* _WHAT THE TASK ASKS_
Write out the lines starting at the one that holds "moving: 100%" and ending with the final line of the data, exactly and with no others.

[Stored data entries]
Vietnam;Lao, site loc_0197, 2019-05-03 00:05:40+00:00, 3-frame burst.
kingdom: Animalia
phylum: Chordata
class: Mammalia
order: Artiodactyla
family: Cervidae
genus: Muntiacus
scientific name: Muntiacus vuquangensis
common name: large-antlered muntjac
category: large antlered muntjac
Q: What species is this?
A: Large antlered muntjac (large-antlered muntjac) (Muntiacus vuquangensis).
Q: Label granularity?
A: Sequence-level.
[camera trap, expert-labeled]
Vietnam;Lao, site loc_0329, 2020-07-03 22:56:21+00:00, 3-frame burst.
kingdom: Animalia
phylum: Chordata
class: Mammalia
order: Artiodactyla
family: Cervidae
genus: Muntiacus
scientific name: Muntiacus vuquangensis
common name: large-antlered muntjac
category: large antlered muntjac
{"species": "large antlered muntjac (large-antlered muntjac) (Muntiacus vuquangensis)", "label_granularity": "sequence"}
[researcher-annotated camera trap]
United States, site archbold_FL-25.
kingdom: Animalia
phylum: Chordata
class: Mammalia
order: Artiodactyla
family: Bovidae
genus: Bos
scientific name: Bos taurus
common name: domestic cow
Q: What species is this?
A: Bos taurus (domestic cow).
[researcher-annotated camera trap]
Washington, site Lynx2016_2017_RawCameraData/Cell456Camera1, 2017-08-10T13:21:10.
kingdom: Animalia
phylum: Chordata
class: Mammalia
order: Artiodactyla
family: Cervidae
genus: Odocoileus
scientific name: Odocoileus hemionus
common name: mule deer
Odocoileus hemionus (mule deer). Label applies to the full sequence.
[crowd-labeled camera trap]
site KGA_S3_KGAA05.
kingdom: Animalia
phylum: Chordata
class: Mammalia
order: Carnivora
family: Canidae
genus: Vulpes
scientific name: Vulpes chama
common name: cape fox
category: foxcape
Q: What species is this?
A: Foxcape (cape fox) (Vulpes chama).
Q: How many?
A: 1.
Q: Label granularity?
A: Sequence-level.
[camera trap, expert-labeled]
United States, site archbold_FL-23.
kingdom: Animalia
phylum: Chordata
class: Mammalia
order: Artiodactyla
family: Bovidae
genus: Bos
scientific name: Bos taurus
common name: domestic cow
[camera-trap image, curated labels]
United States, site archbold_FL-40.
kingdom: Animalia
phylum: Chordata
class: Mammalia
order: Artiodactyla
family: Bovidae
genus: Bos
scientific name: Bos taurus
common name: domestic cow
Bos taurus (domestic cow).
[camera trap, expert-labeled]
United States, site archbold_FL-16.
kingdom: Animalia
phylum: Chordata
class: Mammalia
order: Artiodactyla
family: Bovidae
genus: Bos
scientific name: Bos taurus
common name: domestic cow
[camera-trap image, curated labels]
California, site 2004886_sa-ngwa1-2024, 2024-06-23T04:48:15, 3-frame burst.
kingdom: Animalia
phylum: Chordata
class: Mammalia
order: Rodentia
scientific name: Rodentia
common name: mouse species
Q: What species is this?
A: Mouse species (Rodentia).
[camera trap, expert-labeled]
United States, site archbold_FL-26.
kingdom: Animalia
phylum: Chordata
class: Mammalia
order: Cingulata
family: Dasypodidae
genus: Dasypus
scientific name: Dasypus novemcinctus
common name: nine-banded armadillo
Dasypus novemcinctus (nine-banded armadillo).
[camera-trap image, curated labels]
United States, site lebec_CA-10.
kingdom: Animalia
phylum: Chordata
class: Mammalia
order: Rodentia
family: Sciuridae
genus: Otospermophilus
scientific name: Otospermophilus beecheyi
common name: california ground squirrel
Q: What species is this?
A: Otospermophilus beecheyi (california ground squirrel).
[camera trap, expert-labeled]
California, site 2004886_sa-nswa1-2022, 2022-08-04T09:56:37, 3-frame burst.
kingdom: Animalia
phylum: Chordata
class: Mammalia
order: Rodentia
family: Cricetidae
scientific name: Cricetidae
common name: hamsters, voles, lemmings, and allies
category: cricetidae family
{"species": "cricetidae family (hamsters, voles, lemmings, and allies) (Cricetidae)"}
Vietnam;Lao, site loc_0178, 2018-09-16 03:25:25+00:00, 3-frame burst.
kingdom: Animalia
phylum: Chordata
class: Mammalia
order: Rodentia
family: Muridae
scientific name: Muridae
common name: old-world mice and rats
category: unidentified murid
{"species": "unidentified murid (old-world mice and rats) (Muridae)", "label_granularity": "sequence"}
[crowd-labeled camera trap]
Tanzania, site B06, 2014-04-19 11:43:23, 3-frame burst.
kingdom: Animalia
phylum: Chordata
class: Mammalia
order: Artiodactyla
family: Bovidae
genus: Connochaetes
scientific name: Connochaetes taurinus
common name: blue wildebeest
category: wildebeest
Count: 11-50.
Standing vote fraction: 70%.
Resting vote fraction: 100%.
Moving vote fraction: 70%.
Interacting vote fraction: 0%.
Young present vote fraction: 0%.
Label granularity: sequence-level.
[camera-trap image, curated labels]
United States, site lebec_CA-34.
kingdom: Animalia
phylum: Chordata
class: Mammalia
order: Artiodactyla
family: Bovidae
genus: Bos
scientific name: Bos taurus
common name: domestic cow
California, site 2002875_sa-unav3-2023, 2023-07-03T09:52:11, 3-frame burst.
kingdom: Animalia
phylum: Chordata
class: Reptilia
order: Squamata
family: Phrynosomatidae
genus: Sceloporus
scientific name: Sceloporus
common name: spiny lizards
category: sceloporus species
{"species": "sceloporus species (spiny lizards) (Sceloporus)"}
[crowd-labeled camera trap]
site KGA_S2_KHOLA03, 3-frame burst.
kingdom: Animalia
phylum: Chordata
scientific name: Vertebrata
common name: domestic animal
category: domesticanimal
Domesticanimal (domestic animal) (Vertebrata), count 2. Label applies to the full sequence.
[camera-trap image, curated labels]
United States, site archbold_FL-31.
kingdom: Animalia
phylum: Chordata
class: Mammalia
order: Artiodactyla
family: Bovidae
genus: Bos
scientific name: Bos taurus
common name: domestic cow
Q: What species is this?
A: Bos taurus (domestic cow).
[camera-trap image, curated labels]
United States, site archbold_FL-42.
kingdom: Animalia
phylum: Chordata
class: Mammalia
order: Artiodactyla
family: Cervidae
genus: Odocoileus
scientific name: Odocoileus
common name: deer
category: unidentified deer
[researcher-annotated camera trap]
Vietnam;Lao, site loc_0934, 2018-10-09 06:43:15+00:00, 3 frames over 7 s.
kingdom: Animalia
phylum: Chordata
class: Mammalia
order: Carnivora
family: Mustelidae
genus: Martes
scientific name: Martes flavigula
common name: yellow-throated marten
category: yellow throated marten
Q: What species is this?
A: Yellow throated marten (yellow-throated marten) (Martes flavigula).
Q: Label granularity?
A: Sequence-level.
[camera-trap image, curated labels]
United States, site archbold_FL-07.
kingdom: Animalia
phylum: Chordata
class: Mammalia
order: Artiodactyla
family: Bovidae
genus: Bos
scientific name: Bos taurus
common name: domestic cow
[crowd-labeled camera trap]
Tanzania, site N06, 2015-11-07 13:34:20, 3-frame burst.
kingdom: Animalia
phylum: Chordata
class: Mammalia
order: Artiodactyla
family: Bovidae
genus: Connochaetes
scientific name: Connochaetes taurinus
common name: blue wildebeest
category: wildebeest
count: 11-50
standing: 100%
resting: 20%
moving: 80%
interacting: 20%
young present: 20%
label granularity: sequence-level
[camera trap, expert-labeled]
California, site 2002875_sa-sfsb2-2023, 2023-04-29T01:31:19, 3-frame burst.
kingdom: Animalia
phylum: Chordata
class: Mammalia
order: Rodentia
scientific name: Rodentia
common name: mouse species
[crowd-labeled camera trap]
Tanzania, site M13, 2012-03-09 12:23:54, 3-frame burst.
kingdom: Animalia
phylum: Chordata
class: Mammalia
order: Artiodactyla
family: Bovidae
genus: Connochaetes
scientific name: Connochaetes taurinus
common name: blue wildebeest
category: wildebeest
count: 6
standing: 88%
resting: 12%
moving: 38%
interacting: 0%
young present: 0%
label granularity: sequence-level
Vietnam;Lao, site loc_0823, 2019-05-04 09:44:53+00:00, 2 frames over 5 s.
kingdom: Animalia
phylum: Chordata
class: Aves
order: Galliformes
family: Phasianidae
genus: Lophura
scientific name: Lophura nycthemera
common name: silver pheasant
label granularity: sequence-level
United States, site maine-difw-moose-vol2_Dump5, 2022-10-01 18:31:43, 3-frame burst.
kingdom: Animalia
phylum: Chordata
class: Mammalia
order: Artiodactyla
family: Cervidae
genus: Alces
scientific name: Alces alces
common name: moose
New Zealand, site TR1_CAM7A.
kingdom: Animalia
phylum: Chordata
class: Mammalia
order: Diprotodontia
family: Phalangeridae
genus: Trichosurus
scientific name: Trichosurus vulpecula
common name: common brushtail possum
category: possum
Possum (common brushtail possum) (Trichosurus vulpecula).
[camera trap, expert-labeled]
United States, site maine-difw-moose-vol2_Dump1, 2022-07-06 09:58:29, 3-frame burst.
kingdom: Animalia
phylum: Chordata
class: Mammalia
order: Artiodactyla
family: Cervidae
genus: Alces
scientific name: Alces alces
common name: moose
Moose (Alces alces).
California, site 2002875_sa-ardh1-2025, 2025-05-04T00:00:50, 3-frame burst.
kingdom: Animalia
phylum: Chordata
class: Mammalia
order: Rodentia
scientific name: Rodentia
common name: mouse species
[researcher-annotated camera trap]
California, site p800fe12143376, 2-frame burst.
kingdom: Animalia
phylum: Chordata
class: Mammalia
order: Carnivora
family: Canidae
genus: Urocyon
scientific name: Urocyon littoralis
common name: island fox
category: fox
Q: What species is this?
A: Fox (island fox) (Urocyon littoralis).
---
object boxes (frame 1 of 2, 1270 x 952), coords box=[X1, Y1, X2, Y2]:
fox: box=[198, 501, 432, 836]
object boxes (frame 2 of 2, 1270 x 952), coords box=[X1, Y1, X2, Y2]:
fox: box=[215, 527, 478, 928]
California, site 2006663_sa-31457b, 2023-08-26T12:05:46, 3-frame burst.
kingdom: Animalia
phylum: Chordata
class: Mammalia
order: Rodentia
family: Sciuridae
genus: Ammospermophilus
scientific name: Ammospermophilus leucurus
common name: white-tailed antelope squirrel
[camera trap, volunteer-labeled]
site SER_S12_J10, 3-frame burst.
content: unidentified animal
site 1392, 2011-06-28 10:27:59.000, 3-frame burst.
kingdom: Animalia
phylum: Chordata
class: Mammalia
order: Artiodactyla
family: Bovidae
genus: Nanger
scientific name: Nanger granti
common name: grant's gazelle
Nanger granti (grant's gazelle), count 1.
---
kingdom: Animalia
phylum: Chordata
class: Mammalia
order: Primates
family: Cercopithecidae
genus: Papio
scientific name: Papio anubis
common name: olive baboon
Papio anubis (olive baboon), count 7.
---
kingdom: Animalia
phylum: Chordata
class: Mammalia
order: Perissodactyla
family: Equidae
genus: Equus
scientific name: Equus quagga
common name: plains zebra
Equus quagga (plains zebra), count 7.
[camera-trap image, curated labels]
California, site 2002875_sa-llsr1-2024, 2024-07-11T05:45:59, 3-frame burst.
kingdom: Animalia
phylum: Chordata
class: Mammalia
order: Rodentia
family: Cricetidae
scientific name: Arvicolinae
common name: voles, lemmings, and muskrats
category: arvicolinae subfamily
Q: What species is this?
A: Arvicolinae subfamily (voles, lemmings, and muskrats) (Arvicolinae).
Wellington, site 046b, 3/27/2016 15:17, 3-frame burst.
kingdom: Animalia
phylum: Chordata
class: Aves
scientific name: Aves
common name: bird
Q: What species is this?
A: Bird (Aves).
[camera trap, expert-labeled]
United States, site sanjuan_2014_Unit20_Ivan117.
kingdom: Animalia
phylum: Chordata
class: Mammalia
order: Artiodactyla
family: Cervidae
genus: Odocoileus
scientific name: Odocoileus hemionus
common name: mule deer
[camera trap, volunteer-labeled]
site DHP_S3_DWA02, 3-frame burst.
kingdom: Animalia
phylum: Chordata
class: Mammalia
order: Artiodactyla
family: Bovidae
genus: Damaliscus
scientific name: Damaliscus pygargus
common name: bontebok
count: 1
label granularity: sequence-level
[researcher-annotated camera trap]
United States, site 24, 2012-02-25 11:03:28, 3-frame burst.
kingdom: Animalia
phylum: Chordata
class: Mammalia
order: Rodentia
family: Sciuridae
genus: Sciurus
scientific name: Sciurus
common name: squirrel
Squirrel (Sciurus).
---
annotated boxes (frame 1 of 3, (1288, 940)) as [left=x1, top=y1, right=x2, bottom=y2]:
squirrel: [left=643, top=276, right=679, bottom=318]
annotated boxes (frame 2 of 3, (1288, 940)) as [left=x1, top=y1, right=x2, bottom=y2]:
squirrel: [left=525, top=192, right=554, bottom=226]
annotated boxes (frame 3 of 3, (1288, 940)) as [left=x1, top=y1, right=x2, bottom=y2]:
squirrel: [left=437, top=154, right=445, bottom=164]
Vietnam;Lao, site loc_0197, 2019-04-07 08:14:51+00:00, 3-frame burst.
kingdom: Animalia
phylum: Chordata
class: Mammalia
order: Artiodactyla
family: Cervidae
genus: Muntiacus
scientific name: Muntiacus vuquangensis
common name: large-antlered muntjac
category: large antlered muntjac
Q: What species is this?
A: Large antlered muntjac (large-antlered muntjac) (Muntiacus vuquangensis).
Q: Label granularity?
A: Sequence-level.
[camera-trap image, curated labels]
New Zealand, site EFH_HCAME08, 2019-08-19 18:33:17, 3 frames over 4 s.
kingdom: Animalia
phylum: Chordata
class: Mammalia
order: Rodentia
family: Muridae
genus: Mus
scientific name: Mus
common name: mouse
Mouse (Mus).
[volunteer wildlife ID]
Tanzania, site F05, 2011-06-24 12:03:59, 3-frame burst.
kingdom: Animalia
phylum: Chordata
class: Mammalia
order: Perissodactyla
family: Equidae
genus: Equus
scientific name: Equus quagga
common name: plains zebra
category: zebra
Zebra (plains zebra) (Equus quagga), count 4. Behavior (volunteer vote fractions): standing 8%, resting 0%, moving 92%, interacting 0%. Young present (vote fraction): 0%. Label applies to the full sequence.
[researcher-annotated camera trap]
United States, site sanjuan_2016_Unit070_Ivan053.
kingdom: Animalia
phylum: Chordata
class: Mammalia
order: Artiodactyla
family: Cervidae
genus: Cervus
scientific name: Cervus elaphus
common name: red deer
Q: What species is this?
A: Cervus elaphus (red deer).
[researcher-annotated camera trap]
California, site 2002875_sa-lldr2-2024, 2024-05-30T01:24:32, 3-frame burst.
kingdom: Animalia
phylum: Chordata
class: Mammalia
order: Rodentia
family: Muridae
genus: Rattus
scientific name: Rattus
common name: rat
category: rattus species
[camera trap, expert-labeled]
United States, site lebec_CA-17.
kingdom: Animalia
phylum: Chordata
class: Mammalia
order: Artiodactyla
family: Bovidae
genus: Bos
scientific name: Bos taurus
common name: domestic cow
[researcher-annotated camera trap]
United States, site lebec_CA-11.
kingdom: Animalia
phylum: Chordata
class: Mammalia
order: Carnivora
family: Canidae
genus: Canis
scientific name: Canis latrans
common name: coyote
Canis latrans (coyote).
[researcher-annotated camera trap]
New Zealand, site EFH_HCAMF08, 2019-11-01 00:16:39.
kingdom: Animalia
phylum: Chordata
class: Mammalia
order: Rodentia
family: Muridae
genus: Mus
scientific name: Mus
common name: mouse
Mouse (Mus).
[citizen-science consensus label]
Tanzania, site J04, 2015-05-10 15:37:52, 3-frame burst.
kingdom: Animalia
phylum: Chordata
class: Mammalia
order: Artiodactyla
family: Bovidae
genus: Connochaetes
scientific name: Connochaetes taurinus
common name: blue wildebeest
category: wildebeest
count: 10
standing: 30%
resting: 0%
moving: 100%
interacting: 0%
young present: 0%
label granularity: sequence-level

* _FINISHED TASK_
moving: 100%
interacting: 0%
young present: 0%
label granularity: sequence-level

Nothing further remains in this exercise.